Os Fidalgos da Casa Mourisca - Cap. 29: XXIX Pág. 403 / 519

Ao meio-dia, porém, hora em que a baronesa costumava por suas próprias mãos servir-lhe algumas colheres de geleia e um cálice de vinho do Porto, sentiu que lhe abriam mansamente a porta do quarto, com a mesma cautela, com o mesmo cuidado com que o fazia Gabriela.

Deu-lhe rebate o coracão, e no meio dos tristes pensamentos que o acabrunhavam, fez-se um clarão de esperanças.
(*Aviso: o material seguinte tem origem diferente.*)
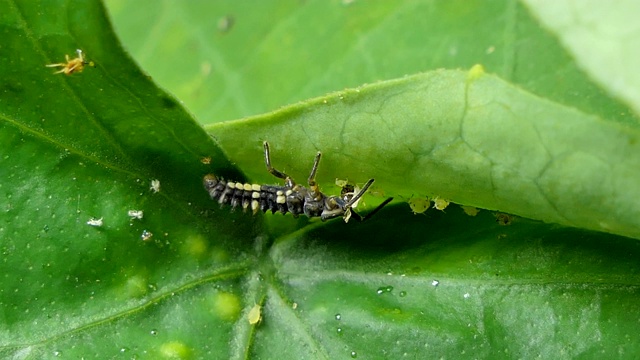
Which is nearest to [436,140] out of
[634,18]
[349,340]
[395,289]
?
[395,289]

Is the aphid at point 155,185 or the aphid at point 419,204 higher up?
the aphid at point 419,204

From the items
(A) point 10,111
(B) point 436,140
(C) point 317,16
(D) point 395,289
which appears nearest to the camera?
(B) point 436,140

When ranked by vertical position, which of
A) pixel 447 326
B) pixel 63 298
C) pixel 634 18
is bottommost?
pixel 63 298

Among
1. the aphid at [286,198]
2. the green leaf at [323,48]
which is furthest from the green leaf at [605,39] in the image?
the aphid at [286,198]

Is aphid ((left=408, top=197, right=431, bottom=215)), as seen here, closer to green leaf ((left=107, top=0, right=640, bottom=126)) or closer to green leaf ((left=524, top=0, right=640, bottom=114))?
green leaf ((left=524, top=0, right=640, bottom=114))

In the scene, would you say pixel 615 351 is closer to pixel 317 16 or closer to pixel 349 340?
pixel 349 340

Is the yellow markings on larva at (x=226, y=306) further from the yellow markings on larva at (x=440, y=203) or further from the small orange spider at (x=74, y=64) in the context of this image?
the small orange spider at (x=74, y=64)

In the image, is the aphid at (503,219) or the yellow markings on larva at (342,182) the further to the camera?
the yellow markings on larva at (342,182)
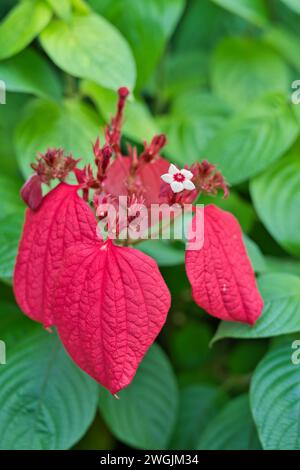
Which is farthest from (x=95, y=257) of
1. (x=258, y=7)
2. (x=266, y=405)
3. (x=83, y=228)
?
(x=258, y=7)

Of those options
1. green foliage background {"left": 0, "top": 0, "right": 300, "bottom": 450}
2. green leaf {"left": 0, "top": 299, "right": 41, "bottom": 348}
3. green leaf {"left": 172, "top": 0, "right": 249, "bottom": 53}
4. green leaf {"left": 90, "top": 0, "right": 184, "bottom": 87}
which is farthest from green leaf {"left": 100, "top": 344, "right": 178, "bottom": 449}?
green leaf {"left": 172, "top": 0, "right": 249, "bottom": 53}

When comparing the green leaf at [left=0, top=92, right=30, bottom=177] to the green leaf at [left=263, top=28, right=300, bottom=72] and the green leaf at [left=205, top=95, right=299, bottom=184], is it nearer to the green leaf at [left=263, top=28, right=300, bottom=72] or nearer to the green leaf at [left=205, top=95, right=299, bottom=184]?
the green leaf at [left=205, top=95, right=299, bottom=184]

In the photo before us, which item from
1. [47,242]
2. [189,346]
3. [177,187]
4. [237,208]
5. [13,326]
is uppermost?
[177,187]

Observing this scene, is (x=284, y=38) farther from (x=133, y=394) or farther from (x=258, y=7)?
(x=133, y=394)

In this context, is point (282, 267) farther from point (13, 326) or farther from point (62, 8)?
point (62, 8)

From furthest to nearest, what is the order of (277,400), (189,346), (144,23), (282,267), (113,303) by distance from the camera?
1. (189,346)
2. (144,23)
3. (282,267)
4. (277,400)
5. (113,303)

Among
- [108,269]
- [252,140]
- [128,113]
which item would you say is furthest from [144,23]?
[108,269]

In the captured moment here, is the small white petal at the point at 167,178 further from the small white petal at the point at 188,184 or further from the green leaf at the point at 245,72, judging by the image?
the green leaf at the point at 245,72
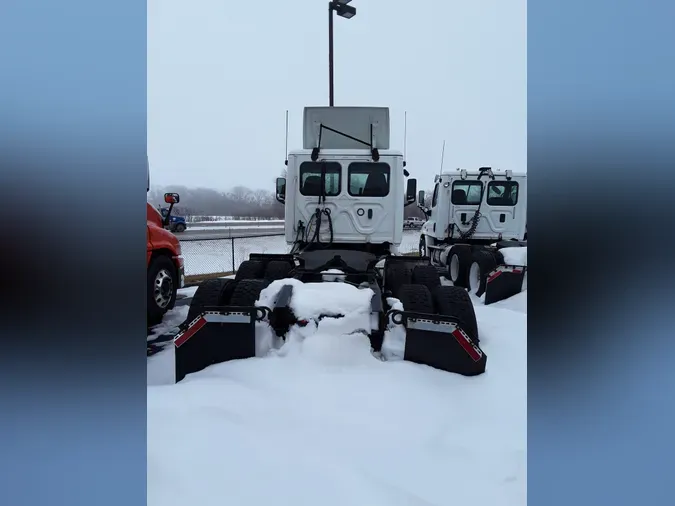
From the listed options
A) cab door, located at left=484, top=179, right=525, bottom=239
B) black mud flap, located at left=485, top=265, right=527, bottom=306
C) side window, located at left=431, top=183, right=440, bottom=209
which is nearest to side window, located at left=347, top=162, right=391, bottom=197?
black mud flap, located at left=485, top=265, right=527, bottom=306

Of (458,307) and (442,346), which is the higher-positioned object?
(458,307)

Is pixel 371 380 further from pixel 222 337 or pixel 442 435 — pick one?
pixel 222 337

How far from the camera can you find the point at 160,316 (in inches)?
231

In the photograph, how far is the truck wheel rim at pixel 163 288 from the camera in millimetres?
5801

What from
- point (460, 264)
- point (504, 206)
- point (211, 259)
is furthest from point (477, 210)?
point (211, 259)

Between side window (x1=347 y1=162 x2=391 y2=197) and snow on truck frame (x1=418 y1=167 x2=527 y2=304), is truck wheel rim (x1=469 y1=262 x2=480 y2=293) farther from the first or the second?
side window (x1=347 y1=162 x2=391 y2=197)

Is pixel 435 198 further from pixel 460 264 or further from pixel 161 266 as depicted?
pixel 161 266

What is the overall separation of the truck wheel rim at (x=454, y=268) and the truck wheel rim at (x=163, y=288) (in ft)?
19.5

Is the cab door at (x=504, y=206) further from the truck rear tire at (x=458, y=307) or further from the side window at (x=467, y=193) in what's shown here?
the truck rear tire at (x=458, y=307)

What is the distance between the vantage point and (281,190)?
22.5 ft

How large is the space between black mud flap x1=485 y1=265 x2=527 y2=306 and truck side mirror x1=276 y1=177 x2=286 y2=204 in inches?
152

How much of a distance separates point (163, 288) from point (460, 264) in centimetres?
593
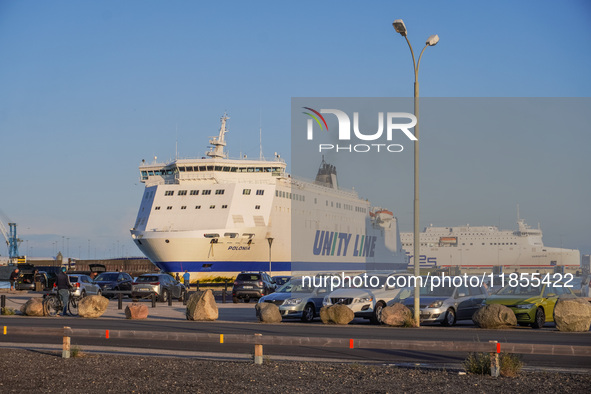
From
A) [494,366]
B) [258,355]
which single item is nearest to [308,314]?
[258,355]

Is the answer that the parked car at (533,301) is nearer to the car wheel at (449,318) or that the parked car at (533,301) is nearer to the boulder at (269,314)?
the car wheel at (449,318)

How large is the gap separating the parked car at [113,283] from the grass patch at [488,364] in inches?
1063

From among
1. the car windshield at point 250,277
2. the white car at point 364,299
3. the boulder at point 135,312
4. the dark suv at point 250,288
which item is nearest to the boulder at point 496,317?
the white car at point 364,299

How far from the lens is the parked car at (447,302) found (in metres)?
19.4

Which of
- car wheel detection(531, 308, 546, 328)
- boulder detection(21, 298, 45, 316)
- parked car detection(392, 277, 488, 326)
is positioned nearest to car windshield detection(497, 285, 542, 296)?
car wheel detection(531, 308, 546, 328)

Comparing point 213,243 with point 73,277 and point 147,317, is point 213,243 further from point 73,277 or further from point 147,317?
point 147,317

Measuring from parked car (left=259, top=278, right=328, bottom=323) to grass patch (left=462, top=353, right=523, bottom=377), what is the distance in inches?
455

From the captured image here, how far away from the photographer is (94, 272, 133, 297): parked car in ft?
115

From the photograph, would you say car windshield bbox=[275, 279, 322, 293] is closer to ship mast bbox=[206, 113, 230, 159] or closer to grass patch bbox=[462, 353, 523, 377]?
grass patch bbox=[462, 353, 523, 377]

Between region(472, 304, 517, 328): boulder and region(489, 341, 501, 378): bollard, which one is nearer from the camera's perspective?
region(489, 341, 501, 378): bollard

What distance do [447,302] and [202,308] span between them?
7.02 m

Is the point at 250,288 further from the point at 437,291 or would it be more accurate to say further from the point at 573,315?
the point at 573,315

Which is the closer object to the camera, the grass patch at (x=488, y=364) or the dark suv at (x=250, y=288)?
the grass patch at (x=488, y=364)

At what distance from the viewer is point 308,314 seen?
21.3 meters
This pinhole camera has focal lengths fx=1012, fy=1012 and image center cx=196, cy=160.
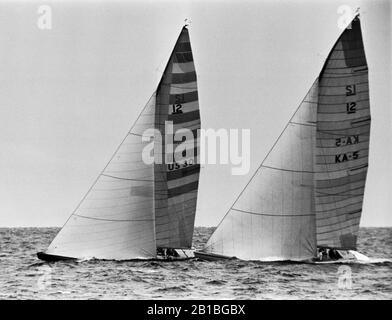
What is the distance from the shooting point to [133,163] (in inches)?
1353

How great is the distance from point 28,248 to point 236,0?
2035 centimetres

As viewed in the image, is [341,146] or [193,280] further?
[341,146]

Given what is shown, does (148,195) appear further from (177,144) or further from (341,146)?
(341,146)

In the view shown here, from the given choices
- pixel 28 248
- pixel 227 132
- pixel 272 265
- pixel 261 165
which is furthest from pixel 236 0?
pixel 28 248

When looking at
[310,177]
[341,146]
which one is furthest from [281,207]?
[341,146]

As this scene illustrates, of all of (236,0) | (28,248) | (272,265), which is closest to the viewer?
(236,0)

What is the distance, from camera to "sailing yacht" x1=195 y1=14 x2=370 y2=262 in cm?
3378

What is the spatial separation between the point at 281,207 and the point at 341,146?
9.64ft

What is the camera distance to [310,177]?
34.0 metres

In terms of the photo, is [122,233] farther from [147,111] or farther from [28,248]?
[28,248]

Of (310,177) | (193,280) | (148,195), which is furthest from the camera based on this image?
(148,195)

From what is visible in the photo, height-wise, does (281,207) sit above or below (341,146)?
below

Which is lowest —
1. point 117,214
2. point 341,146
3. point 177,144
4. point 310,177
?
point 117,214

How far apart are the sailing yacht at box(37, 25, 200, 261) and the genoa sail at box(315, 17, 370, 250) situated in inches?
175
Voltado com as costas para a porta, D. Luís não pôde conhecer logo a pessoa que entrava, por isso perguntou com uma voz, em que se denunciava o íntimo sobressalto que estava sentindo:

- Quem vem aí?

Ninguém lhe respondeu; mas percebeu claramente o som de uns passos leves, que não podiam deixar de ser de mulher.
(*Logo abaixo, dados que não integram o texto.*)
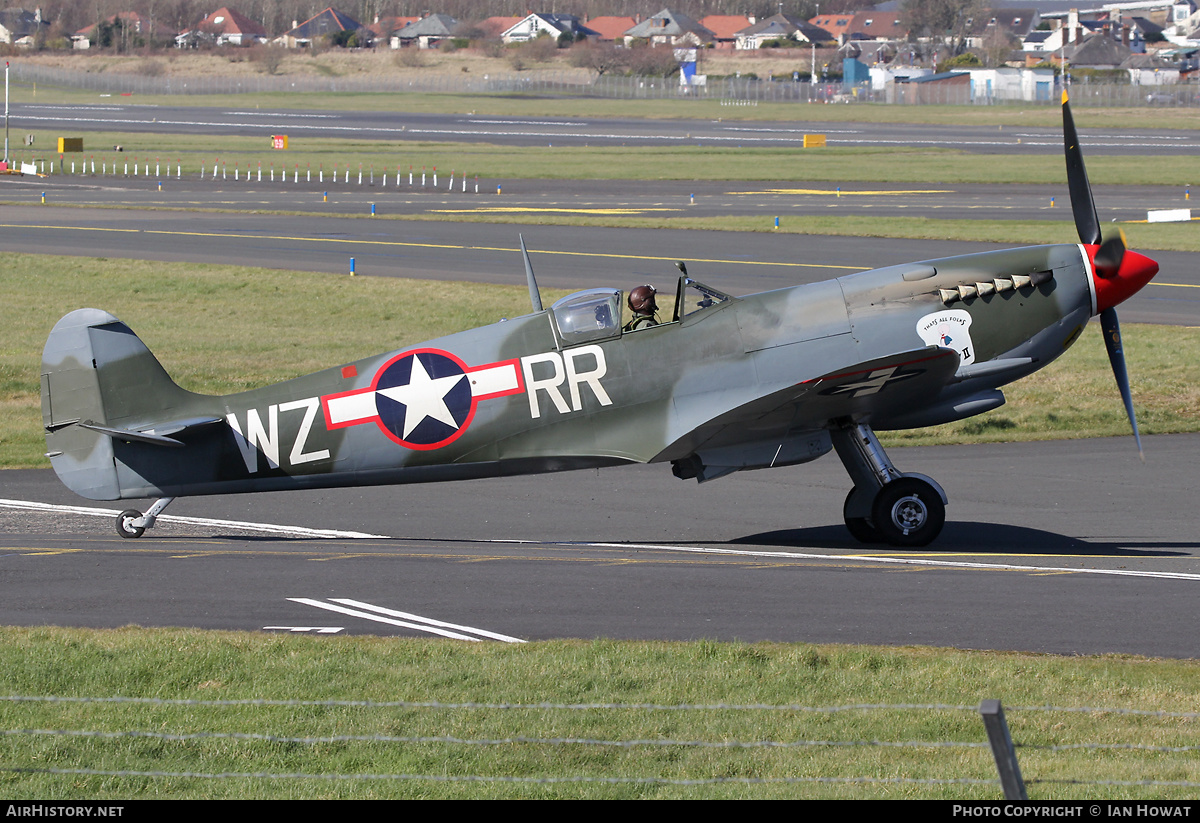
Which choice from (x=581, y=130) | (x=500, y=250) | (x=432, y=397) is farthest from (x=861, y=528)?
(x=581, y=130)

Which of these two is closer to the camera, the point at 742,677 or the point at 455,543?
the point at 742,677

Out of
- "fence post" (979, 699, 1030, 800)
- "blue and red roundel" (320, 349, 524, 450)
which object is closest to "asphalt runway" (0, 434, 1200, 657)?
"blue and red roundel" (320, 349, 524, 450)

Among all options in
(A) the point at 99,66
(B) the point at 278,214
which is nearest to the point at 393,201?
(B) the point at 278,214

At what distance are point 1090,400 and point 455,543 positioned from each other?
12164mm

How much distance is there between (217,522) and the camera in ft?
52.1

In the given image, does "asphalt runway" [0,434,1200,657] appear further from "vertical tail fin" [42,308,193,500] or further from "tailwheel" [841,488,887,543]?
"vertical tail fin" [42,308,193,500]

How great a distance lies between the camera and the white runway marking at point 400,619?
10578mm

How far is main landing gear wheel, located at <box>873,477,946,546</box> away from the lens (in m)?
13.9

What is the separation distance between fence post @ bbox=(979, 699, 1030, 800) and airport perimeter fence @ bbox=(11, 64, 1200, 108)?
127987mm

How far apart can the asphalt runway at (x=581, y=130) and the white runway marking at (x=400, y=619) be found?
226ft

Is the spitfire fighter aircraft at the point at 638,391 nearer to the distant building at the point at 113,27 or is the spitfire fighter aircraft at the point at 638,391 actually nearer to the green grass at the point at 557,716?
the green grass at the point at 557,716

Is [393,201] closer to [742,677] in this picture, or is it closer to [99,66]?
[742,677]

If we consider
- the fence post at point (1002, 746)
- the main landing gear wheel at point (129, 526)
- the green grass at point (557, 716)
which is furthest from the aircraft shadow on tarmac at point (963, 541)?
the fence post at point (1002, 746)

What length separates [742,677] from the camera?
9.10 m
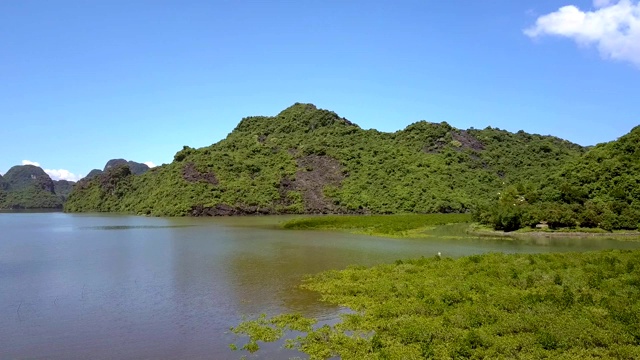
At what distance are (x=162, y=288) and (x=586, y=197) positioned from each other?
65567 millimetres

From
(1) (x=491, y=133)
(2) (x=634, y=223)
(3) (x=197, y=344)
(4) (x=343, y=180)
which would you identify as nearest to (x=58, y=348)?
(3) (x=197, y=344)

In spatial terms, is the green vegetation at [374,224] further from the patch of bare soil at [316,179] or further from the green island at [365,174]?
the patch of bare soil at [316,179]

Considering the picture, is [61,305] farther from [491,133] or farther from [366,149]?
[491,133]

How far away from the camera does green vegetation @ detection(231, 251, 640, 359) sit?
48.1 ft

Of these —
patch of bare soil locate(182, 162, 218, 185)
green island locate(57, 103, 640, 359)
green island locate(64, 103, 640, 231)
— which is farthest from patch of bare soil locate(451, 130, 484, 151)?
patch of bare soil locate(182, 162, 218, 185)

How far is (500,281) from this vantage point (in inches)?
941

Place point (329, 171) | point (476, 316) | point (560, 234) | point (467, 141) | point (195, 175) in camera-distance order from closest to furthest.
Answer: point (476, 316) < point (560, 234) < point (195, 175) < point (329, 171) < point (467, 141)

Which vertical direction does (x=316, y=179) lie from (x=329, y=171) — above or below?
below

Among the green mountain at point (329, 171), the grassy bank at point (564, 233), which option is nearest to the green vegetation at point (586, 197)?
the grassy bank at point (564, 233)

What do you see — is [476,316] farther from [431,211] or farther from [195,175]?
[195,175]

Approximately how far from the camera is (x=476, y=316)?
17.3 m

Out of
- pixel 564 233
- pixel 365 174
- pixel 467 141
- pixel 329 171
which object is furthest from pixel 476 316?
pixel 467 141

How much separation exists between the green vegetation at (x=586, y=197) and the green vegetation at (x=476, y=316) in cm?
3545

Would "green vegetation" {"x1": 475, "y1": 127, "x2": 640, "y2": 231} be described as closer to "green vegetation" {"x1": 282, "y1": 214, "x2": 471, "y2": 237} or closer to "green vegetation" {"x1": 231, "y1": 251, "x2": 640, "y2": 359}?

- Quem está aí? - repetiu D. Luís, fazendo um esforço para voltar-se.

Mas neste momento parava defronte dele Berta, com um sorriso nos lábios, e segurando nas mãos a bandeja com o cálice de vinho e a geleia que a baronesa costumava servir-lhe.

D. Luís olhou para a afilhada com a expressão da maior surpresa e espanto.

- Berta! - exclamou ele, solevantando o corpo. - Berta aqui?!

- E há mais tempo seria este o meu lugar, se não soubesse que até hoje lhe não faltavam os cuidados de que a sua doença precisa.

- E vens... para ficar? - perguntou o doente com uma inflexão de alegria quase infantil.

- Se me der licença que fique...

- Se te der licenca, filha!...

De súbito reprimiu a sua expressão de alegria, e emendou em tom mais grave:

- Não, Berta; não é aqui o teu lugar. Eu não sou teu pai.

- Mas é meu padrinho e está doente. E à cabeceira de um doente uma mulher está sempre no seu lugar. É o nosso posto de honra - respondeu Berta, com aquela entonação carinhosa com que as raparigas sabem enfeitiçar o coração e enlear a vontade dos seus velhos pais e avós.